__DOCUMENT EXTRACT__
↓

This week’s Green Scene column in Crain’s Chicago Business: Helping institutions ‘green up’ their food services

Greg Christian

Greg Christian became a food sustainability consultant for cultural institutions quite by accident. His original plan was on the other side of the equation: help food-service providers green their operations so they could get more institutional clients who were looking for sustainable food vendors.

Mr. Christian, a Chicago-based chef and caterer for close to 20 years, was concerned about the stressful impact the food supply and distribution system was having on the natural resources of our planet.

Mr. Christian targeted food purveyors as a good place to start educating others about sustainability issues. He was convinced most food-service providers, restaurants and caterers — even the ones that say they follow green practices — really weren’t doing much in that regard.

Mr. Christian set up a consulting firm in Chicago to offer his expertise in helping food-service operations change the way they source food, use resources when preparing it and dispose of the waste that’s left over

He started pitching a program to operators based in Chicago and elsewhere. To his surprise, companies told him they already had that figured out and weren’t interested in his services.

Undeterred, he switched gears and found a new audience that was keen on tapping his knowhow to boost their own sustainability profiles: the institutions that hire the food-service providers to feed visitors and workers on their premises.

↑

__ENTRIES SUPPLIED__
↓

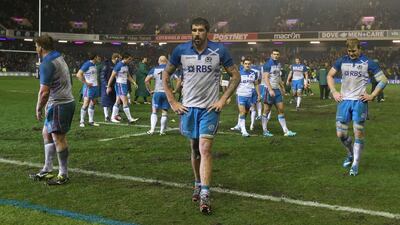 Scotland players walk off the pitch after their loss to South Africa on Sunday. There is no time to sulk beacuse Australia is next. David Rogers / Getty Images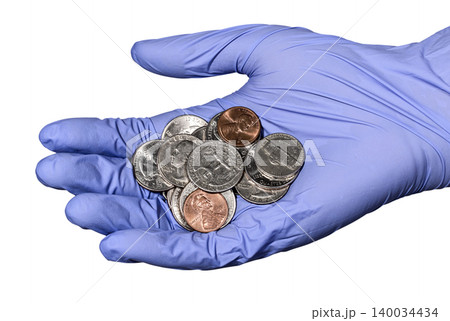 Hand in a blue latex glove with heap of American coins Hand in a blue latex glove with heap of American coins 140034434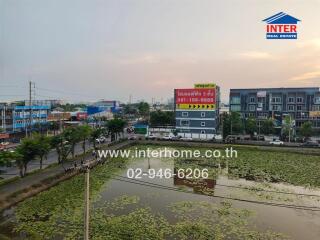 Aerial view of a residential area with waterbody and billboards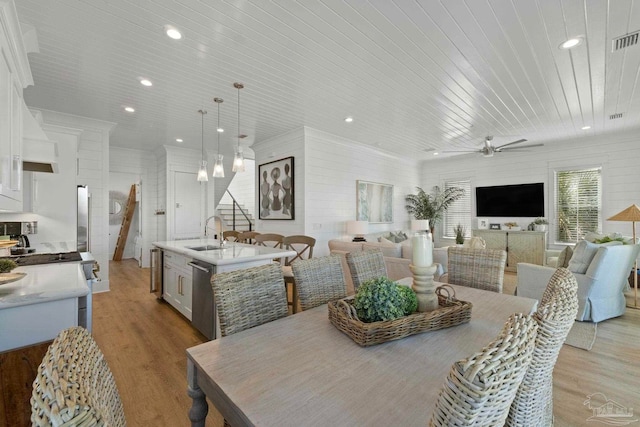 dining area featuring light wood finished floors, stairs, ornamental molding, ceiling fan with notable chandelier, and wooden ceiling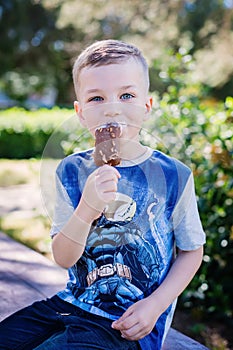 Happy kid boy  with chocolate ice cream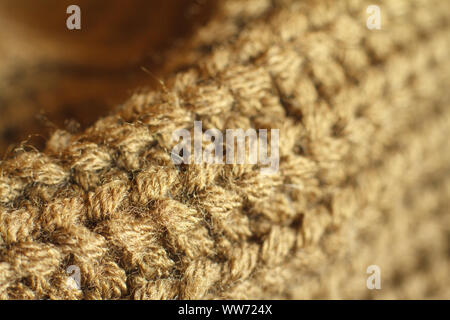 Extreme close up colore ocra naturale a maglia maglione di lana texture, pieghe ondulate, il fuoco selettivo Foto Stock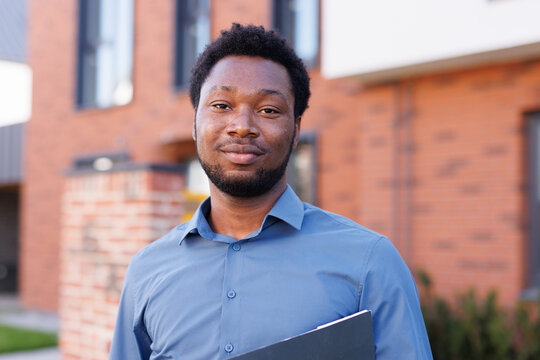 Portrait of smiling young black male realtor in front of townhouse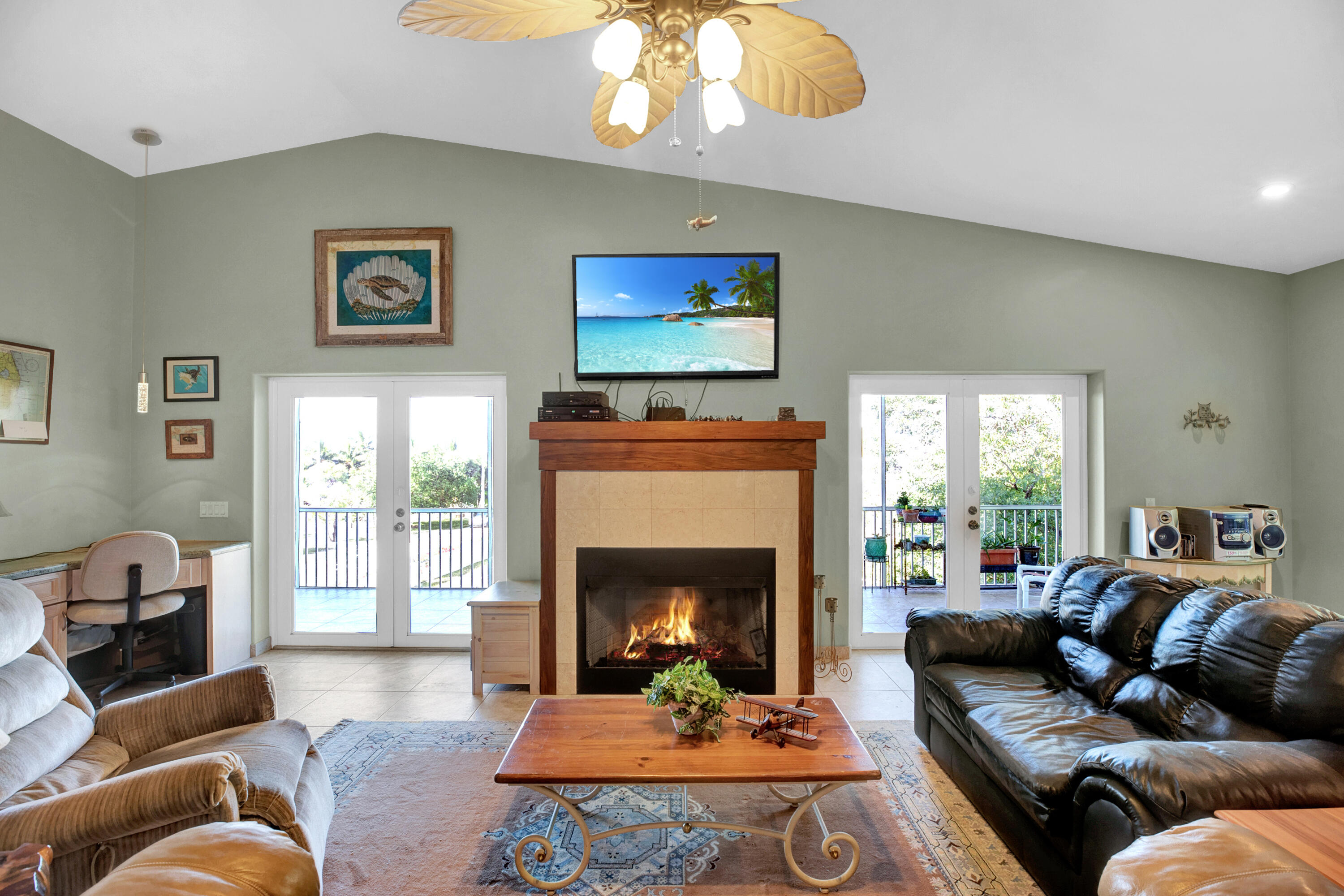 100 South Airport Road Tavernier, FL 33070 - Photo 10 of 42 a living room with furniture a window and a fireplace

↑

__PROMPT 1__
In the column about Greg Christian, rewrite the paragraph beginning "Greg Christian became a food sustainability consultant" as a short bulleted list that keeps its main facts.
__PROMPT 2__
According to the column about Greg Christian, for about how long had he worked as a Chicago-based chef and caterer?
__PROMPT 3__
Continue the Green Scene column about Greg Christian from its last sentence.

__RESPONSE 1__
- Greg Christian became a food sustainability consultant for cultural institutions by accident.
- He first planned to help food-service providers make their operations greener.
- His goal was for those providers to win more institutional clients seeking sustainable food vendors.

__RESPONSE 2__
Close to 20 years.

__RESPONSE 3__
Earlier this month, the Field Museum announced it was teaming up with Mr. Christian’s firm to launch a 10-year food sustainability program. The program, “Beyond Green: Sustainable Foodservice for Cultural Institutions,” will be part of its contracting process to hire in-house restaurants. Requests for proposals for new food-service contracts the Field Museum is sending out this month incorporate requirements recommended in Mr. Christian’s program. Restaurants that are awarded new contracts will have to prove they are delivering their sustainable promises.

Crain’s met up with Mr. Christian to learn more about the program he developed and who else he’s hoping to inspire to care more about food sourcing and what happens to the leftovers.

Crain’s: What makes this program you developed so unique for institutions that want to be more conscientious about going green?

Mr. Christian: Right now, the food-service companies lead the sustainability initiatives. They tell the new customer what they’re going to do. This program reverses that, where the institution owns and designs the sustainability strategy that gets into the contract and forces the food-service company to execute. It’s new thinking. Everyone battles for the bid, so why not have an institution-led sustainability strategy?

What are some of the strongest elements of the program?

There’s 100 different goals in this program we designed for the Field Museum, all with measurable data that can be monitored. The food-service companies will have to send in sheets proving they’re following the sustainable requirements and hitting the goals. There’s a lot of goals around food sourcing — 65% of their supply has to be sustainable food and 25% of the total has to come from local sources. We ease them into the 65% over the 10 years.

Why are you targeting cultural institutions with your program?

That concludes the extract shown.